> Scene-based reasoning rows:
------------------------------------
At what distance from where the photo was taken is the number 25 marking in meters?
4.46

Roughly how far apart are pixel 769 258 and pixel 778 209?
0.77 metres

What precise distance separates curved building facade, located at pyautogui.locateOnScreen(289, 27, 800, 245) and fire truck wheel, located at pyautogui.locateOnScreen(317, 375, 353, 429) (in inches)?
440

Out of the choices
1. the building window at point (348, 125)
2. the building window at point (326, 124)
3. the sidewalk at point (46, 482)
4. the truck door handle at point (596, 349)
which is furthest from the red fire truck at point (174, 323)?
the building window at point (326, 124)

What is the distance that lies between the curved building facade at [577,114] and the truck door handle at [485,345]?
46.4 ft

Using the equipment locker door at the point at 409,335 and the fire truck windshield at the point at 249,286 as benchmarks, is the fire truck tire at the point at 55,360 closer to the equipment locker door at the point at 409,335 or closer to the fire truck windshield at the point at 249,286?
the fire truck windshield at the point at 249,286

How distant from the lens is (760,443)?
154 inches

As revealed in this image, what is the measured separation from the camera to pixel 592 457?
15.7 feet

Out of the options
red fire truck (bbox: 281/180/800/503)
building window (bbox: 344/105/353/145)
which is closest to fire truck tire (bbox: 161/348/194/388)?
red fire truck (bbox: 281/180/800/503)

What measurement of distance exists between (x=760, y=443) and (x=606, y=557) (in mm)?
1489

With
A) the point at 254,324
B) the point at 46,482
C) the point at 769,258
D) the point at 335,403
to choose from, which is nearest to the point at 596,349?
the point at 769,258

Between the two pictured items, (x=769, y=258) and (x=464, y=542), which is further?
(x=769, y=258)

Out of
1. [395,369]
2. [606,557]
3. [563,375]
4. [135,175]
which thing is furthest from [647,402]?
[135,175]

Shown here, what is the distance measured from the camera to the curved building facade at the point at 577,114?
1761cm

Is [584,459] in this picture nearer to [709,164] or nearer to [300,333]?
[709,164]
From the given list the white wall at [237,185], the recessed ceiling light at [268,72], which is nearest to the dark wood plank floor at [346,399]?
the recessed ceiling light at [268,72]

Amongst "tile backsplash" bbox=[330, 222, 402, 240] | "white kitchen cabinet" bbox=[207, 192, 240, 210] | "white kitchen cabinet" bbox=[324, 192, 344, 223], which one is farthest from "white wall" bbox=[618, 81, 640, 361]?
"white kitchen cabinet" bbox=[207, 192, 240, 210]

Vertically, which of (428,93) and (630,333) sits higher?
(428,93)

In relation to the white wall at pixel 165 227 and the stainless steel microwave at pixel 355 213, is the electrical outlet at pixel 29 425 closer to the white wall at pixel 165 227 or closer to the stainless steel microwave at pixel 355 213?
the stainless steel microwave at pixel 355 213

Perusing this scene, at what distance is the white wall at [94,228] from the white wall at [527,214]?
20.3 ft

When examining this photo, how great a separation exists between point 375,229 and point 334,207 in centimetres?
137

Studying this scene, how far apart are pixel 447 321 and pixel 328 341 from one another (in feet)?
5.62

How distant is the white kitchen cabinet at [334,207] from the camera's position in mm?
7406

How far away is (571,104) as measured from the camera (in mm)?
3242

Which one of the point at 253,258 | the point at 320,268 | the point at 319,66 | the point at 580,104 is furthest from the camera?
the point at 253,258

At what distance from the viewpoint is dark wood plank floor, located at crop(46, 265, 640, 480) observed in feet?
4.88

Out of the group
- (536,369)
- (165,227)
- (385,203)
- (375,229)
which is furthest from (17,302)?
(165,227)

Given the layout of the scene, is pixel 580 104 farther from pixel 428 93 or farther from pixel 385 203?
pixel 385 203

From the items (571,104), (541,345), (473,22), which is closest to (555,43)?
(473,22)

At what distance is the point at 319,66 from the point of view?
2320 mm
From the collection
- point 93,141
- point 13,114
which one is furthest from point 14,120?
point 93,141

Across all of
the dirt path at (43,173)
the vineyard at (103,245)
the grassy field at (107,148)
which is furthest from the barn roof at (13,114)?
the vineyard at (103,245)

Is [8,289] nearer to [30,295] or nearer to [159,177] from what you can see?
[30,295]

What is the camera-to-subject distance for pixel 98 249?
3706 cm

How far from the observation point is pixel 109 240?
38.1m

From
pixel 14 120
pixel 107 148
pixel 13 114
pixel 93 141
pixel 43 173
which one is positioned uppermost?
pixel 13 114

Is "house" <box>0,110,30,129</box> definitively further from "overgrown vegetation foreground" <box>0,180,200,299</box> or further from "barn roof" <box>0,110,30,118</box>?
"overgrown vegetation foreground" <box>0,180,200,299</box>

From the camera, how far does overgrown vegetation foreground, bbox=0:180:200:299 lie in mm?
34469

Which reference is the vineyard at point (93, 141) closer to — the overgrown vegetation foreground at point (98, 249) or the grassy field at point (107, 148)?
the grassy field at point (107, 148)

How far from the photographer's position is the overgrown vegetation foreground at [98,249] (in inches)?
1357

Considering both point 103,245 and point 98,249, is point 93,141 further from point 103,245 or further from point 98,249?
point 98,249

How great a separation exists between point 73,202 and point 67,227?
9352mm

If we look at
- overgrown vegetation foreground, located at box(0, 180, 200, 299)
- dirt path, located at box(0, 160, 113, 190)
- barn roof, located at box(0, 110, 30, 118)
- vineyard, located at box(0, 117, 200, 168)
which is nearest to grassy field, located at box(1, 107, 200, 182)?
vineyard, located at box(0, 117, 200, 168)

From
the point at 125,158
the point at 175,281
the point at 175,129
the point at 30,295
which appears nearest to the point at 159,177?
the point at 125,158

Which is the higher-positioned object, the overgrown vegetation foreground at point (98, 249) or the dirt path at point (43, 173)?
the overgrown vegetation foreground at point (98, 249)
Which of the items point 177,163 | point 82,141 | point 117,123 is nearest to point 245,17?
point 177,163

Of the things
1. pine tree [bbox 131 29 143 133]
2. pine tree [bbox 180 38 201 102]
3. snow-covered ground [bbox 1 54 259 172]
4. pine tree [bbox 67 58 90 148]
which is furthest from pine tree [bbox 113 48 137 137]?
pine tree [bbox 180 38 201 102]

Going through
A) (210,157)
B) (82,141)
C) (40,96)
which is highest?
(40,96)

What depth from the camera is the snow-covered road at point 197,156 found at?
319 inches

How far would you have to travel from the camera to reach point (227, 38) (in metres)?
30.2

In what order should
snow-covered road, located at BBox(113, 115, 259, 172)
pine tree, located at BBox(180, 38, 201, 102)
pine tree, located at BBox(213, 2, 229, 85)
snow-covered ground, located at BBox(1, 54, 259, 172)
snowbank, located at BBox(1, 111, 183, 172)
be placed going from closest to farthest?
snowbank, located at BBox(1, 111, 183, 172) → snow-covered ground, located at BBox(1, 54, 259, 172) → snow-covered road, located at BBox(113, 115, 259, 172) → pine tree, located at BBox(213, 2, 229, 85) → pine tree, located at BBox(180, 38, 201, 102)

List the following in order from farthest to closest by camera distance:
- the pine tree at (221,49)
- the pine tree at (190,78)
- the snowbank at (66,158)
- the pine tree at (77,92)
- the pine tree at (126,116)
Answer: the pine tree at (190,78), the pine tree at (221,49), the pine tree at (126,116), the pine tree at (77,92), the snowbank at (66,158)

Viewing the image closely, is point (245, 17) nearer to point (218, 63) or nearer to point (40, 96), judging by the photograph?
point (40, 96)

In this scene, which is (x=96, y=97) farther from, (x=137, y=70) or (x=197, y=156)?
------------------------------------
> DIRECTIONS: Write out the rows above word for word, starting at the line that has "List the following" and ending after the line that has "Answer: the pine".

> FULL OUTPUT:
List the following in order from farthest to closest by camera distance:
- the pine tree at (221,49)
- the pine tree at (190,78)
- the snowbank at (66,158)
- the pine tree at (77,92)
- the pine tree at (126,116)
Answer: the pine tree at (190,78), the pine tree at (221,49), the pine tree at (126,116), the pine tree at (77,92), the snowbank at (66,158)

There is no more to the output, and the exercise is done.